Segment Start: Excerpted text
Much like a seasoned runner preparing for a marathon, I thought I was more than ready for a flotation therapy experience. I am a bath enthusiast, swimmer, yogi and adventure seeker. Nothing thrills me more than trying something new and checking it off my bucket list.
But nothing could have helped acclimate me for my first dip in the pod.
It sounds like the golden ticket for a busy student: a relaxing hour alone spent floating in water to de-stress the mind and eliminate any body aches and pains.
As soon as I entered the room, I was face-to-face with the enormous pod. The contraption looked much like the baby of a giant egg and jelly bean, on its side. When the pod door opened, it looked like the mouth of a hungry, futuristic whale, ready to engulf me.
After a couple of selfies, I entered the pod. I sat down in the room-temperature water that came to midway up my stomach, about 6 to 8 inches deep, then reached up, grabbed the handle and pulled the pod door closed.
For the first ten minutes, there was calming music. I closed both the pod light and my eyes and released my mind to the sound of crashing waves. I have no idea where the sound was coming from but it was comforting.
I was completely alone.
It was an interesting feeling. I enjoyed the weightlessness. I smiled to myself thinking how I felt like a mermaid, in an MRI.
I practiced some yoga poses and made imaginary snow angels – perhaps water angels in this case?
I tried to take the time I had submerged to relax. Unwind. Rest. Deep breathe.
Segment End: Excerpted text
Segment Start: Listed entries
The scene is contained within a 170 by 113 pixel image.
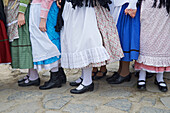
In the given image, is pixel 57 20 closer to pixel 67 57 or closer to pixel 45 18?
pixel 45 18

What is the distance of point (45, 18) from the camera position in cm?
215

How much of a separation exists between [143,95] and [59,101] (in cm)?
95

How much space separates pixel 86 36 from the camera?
1963 millimetres

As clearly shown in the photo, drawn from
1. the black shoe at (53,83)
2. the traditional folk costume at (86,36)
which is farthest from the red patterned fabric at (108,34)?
the black shoe at (53,83)

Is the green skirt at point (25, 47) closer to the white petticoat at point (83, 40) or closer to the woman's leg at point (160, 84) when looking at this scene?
the white petticoat at point (83, 40)

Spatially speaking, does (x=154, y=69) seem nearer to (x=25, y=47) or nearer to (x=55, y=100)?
(x=55, y=100)

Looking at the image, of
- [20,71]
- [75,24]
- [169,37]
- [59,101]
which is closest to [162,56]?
[169,37]

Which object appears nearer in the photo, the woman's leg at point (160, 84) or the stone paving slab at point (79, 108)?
the stone paving slab at point (79, 108)

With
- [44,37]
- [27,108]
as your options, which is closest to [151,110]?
[27,108]

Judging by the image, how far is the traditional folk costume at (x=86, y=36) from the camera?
1.96 metres

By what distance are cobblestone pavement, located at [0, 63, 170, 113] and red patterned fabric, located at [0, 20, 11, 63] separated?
1.44 ft

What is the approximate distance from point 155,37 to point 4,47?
Answer: 1823mm

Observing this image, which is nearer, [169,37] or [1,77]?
[169,37]

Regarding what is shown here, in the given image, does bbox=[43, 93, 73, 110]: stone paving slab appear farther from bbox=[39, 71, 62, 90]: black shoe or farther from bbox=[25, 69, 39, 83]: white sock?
bbox=[25, 69, 39, 83]: white sock
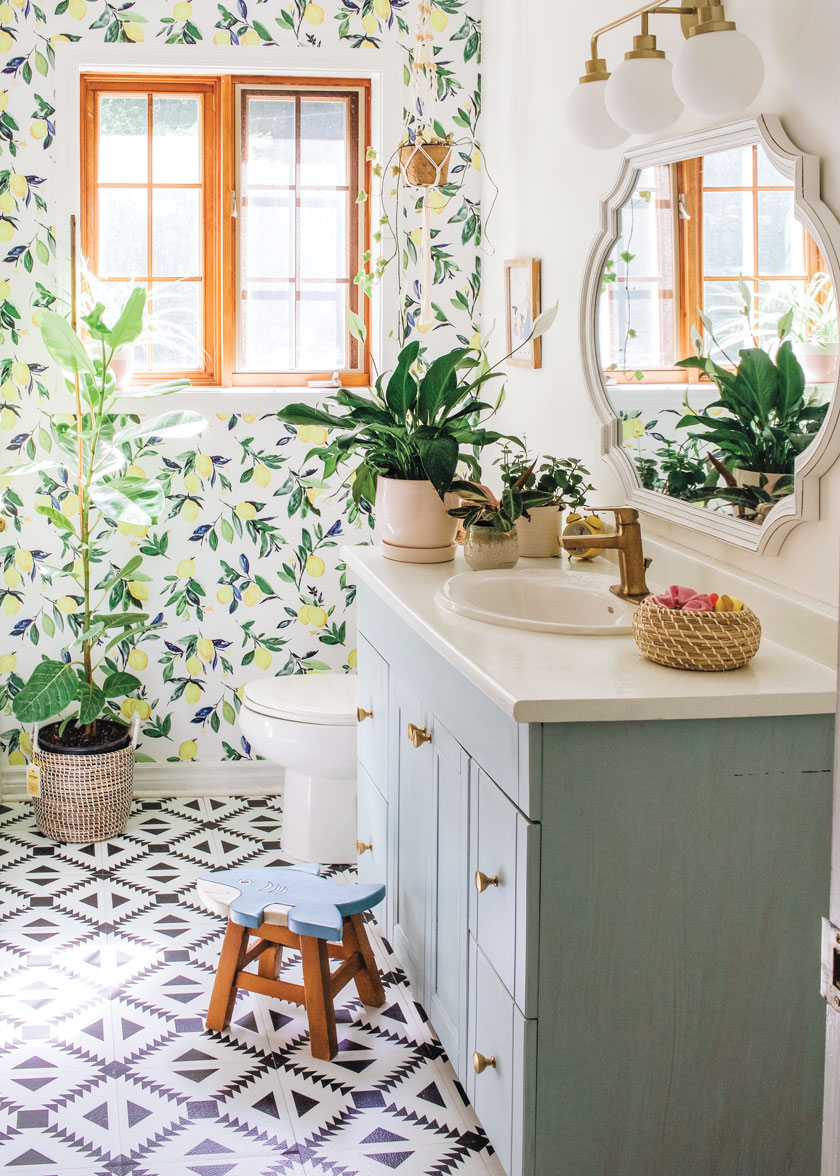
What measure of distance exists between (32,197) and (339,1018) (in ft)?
7.85

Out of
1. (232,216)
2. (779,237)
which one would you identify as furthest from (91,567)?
(779,237)

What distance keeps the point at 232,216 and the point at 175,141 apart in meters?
0.28

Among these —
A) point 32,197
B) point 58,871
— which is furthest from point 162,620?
point 32,197

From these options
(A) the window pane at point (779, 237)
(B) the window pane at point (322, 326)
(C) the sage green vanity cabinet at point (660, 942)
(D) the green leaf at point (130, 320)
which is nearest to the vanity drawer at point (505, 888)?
(C) the sage green vanity cabinet at point (660, 942)

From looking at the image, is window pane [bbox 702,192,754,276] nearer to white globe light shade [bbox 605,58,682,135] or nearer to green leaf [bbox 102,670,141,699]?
white globe light shade [bbox 605,58,682,135]

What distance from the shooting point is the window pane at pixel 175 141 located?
3662 millimetres

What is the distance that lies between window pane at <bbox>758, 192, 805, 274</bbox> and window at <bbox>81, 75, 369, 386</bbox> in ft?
6.46

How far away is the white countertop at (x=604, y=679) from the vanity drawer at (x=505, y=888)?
0.18 m

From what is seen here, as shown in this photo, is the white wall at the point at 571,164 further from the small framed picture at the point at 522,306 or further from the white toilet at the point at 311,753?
the white toilet at the point at 311,753

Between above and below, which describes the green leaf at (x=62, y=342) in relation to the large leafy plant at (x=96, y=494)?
above

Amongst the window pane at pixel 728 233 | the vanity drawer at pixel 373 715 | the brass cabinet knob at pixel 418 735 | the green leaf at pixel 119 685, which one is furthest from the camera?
the green leaf at pixel 119 685

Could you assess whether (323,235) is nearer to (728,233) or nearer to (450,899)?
(728,233)

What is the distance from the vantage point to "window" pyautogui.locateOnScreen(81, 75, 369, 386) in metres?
3.65

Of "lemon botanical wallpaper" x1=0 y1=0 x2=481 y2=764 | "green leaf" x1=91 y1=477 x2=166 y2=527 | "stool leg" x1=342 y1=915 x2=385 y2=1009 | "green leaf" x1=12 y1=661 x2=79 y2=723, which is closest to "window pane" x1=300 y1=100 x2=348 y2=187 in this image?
"lemon botanical wallpaper" x1=0 y1=0 x2=481 y2=764
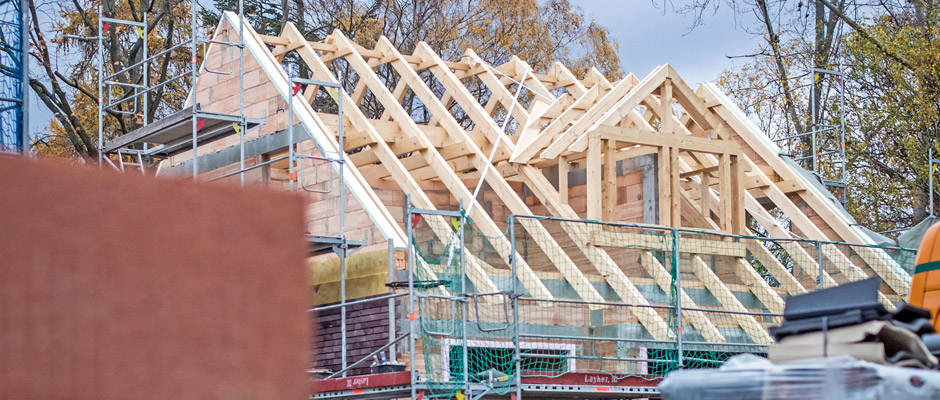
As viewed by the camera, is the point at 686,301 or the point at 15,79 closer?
the point at 15,79

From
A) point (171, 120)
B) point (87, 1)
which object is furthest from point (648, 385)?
point (87, 1)

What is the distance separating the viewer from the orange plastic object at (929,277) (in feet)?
19.6

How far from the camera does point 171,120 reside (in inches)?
527

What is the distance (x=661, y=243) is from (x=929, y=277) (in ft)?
19.2

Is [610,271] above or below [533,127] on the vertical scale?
below

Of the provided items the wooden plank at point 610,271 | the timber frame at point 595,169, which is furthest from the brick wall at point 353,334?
the wooden plank at point 610,271

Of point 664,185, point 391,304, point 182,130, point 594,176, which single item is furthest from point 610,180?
point 182,130

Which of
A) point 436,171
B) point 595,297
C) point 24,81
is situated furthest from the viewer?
point 436,171

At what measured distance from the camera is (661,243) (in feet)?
39.1

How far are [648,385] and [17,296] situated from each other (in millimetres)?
8387

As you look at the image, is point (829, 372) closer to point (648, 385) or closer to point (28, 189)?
point (28, 189)

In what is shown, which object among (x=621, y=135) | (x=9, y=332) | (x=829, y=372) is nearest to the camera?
(x=9, y=332)

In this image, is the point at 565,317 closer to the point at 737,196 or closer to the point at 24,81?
the point at 737,196

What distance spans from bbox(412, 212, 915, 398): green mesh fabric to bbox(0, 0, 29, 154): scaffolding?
403 cm
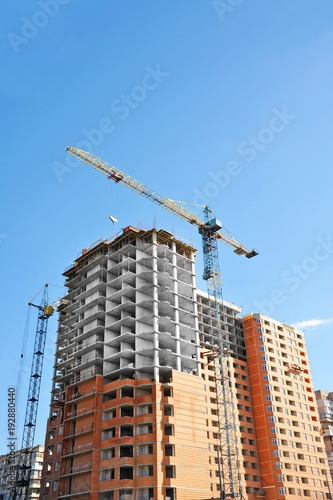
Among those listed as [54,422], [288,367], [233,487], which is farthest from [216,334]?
[54,422]

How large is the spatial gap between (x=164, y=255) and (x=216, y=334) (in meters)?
25.8

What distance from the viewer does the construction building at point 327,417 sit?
13125 centimetres

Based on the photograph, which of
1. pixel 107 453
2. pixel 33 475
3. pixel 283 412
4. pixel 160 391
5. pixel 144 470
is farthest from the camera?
pixel 33 475

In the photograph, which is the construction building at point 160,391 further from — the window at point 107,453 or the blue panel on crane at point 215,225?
the blue panel on crane at point 215,225

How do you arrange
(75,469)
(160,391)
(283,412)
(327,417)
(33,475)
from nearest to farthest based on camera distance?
(160,391), (75,469), (283,412), (327,417), (33,475)

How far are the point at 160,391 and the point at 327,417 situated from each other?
77.6 m

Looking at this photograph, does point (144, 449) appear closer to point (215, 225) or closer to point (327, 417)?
point (215, 225)

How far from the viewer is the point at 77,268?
4193 inches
Segment End: Listed entries
#### List of tasks
A) Please condense the paragraph of the flotation therapy account that begins "After a couple of selfies" into a single sentence, keeping its main facts.
B) Write the next part of the flotation therapy account, picking up right after its final sentence.

#### Outputs in order
A) After a couple of selfies, I got into the pod, sat in room-temperature water about 6 to 8 inches deep that reached midway up my stomach, and pulled the door closed by its handle.

B)
But the more I tried to turn my brain off, the more my mind resisted.
After my initial floating exploration, time passed like a tortoise in a race with itself. My marathon had slowed down and I was extremely restless. It was pitch black whether my eyes were opened or closed. I could hear every breathe, gulp, yawn and blink. The silence around me was deafening.
The longer I was incapsulated I could feel anxiety creeping in and the pod started to feel like a water coffin.
I felt like I was stuck in purgatory. The water was not hot or cold. Time stood still.
I felt as though I was being buried alive, in a psychological sense, and all I could do was reflect on my own humanity.
I had water in my ears and my head was heavy from the thick salt in my hair. My neck felt strained.
At about the 45 minute mark, exhausted from my new found claustrophobia, I sat up and opened my pod.
My marathon was over early but I was content with a simple participatory badge in this race. I had survived.
I took a quick de-salting shower afterwards and surprisingly did not experience any post-traumatic water stress.
Ironically, this journey of a human being in water actually made me feel like a fish out of water.
I am sure flotation therapy has many benefits for those suffering with chronic pain or injuries. After my float, my back, which is a constant issue for me, felt fine and my skin was softer than a baby’s. But I had also developed a steady and unpleasant headache which lasted 48 hours post-float.
‘Retired floater’ is now on my life list. I had hoped to enjoy the experience but I am at peace knowing I tried – and it’s simply not for me.